X1 = 1.00000E+06 X2 = 0.00000E+00

As we see the second root has suffered a total precision loss. The right answer is that x₂ is about 10^-6. The naive method is numerically unstable.

Task: do it better.

Ada

<ada> with Ada.Text_IO; use Ada.Text_IO; with Ada.Numerics.Elementary_Functions; use Ada.Numerics.Elementary_Functions;

procedure Quadratic_Equation is

  type Roots is array (1..2) of Float;
  function Solve (A, B, C : Float) return Roots is
     SD : constant Float := sqrt (B**2 - 4.0 * A * C);
     X  : Float;
  begin
     if SD > 0.0 xor B > 0.0 then
        X := (- B + SD) / 2.0 * A;
        return (X, C / (A * X));
     else
        X := (- B - SD) / 2.0 * A;
        return (C / (A * X), X);
     end if;
  end Solve;

  R : constant Roots := Solve (1.0, -10.0E5, 1.0);

begin

  Put_Line ("X1 =" & Float'Image (R (1)) & " X2 =" & Float'Image (R (2))); 

end Quadratic_Equation; </ada> Here precision loss is prevented by checking signs of operands.
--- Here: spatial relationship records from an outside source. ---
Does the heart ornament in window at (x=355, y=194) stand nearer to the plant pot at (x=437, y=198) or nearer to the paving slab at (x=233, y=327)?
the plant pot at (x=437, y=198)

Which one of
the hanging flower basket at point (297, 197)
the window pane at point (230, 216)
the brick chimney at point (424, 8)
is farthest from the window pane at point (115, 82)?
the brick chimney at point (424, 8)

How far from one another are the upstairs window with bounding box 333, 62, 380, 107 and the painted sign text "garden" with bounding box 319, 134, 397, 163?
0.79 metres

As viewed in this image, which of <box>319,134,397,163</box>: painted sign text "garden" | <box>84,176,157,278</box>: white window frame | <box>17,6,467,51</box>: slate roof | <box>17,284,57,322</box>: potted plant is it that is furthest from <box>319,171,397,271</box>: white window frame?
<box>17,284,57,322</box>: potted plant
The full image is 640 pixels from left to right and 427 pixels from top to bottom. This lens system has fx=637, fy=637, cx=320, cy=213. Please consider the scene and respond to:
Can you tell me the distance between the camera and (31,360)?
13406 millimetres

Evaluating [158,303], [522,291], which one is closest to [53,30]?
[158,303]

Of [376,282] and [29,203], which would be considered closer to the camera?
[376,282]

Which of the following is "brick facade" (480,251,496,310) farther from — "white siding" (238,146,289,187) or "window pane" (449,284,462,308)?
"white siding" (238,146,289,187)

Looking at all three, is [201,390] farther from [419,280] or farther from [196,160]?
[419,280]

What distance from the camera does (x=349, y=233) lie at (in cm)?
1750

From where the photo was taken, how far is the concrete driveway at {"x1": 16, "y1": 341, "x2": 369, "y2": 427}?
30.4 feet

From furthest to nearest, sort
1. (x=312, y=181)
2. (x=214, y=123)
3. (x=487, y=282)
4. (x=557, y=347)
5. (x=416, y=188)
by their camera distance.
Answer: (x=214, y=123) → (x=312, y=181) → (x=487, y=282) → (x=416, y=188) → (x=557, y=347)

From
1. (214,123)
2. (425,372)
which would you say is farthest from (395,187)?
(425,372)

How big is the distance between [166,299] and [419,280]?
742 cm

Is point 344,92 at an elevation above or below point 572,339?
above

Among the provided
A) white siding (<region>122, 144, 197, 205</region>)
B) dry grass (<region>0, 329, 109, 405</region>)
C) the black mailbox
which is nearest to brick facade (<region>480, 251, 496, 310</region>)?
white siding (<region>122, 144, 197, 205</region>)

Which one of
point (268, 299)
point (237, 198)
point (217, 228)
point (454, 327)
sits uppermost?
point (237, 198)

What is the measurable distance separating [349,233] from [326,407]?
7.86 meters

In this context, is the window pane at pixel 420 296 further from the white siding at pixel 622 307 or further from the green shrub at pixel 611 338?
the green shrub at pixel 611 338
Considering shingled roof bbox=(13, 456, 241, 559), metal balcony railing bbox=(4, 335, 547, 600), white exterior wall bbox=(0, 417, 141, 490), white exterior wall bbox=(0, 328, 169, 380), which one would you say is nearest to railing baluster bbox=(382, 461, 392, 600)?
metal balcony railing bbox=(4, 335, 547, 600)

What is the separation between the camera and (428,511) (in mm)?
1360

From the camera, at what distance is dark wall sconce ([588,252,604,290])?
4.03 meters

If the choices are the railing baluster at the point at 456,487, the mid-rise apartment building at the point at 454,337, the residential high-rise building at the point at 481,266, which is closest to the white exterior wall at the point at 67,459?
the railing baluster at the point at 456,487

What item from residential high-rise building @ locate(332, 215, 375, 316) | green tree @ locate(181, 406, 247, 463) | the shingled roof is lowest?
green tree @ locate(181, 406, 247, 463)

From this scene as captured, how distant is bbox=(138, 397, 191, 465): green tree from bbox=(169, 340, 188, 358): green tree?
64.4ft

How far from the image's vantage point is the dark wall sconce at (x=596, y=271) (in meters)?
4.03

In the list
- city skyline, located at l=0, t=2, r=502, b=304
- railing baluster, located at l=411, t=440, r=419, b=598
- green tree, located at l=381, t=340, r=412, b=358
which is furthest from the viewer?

On errors, Constraint_Error is propagated on numeric errors and when roots are complex. Sample output:

X1 = 1.00000E+06 X2 = 1.00000E-06

J

J has a built-in polynomial solver:

   p.

Example (using inputs from other solutions):

   coeff =. _3 |.\ 3 4 4r3   3 2 _1   3 2 1
   > {:"1 p. coeff
         _0.666667           _0.666667
                _1            0.333333
_0.333333j0.471405 _0.333333j_0.471405

Of course this generalizes to polynomials of any order.

Fortran

PROGRAM QUADRATIC

  IMPLICIT NONE
  REAL :: a, b, c, e, discriminant, rroot1, rroot2
  COMPLEX :: croot1, croot2
 
  WRITE(*,*) "Enter the coefficients of the equation ax^2 + bx + c"
  WRITE(*, "(A)", ADVANCE="NO") "a = "
  READ *, a
  WRITE(*,"(A)", ADVANCE="NO") "b = "
  READ *, b
  WRITE(*,"(A)", ADVANCE="NO") "c = "
  READ *, c
  WRITE(*,"(3(A,F10.6))") "Coefficients are: a=", a, "   b=", b, "   c=", c
 
  e = 1e-5
  discriminant = b*b - 4*a*c
 
  IF (ABS(discriminant) < e) THEN
     rroot1 = -b / (2*a)
     WRITE(*,*) "The roots are real and equal:"
     WRITE(*,*) "Root=", rroot1
  ELSE IF (discriminant > 0) THEN
     rroot1 = (-b + SQRT(discriminant)) / (2*a)
     rroot2 = (-b - SQRT(discriminant)) / (2*a)
     WRITE(*,*) "The roots are real:"
     WRITE(*,*) "Root1=", rroot1, " Root2=", rroot2
  ELSE
     croot1 = (-b + SQRT(CMPLX(discriminant))) / (2*a)	
     croot2 = CONJG(croot1)
     WRITE(*,*) "The roots are complex:"
     WRITE(*,*) "Root1=", croot1, " Root2=", croot2
  END IF

END PROGRAM QUADRATIC

Sample output

Coefficients are: a=  3.000000   b=  4.000000   c=  1.333333
The roots are real and equal:                    
Root=   -0.666667 

Coefficients are: a=  3.000000   b=  2.000000   c= -1.000000
The roots are real:
Root1=    0.333333    Root2=    -1.00000 

Coefficients are: a=  3.000000   b=  2.000000   c=  1.000000
The roots are complex:
Root1= (-0.33333,0.47140)  Root2= (-0.33333,-0.47140)

Python

No attempt is made to categorize the type of output as this is not mentioned as being part of the task. <python>>>> def quad_roots(a,b,c): a,b,c =complex(a), complex(b), complex(c) discriminant = b*b - 4*a*c root1 = (-b + discriminant**0.5)/2./a root2 = (-b - discriminant**0.5)/2./a return root1, root2

>>> for coeffs in ((3, 4, 4/3.), (3, 2, -1), (3, 2, 1)): print "a, b, c =", coeffs print " (root1, root2) =", quad_roots(*coeffs)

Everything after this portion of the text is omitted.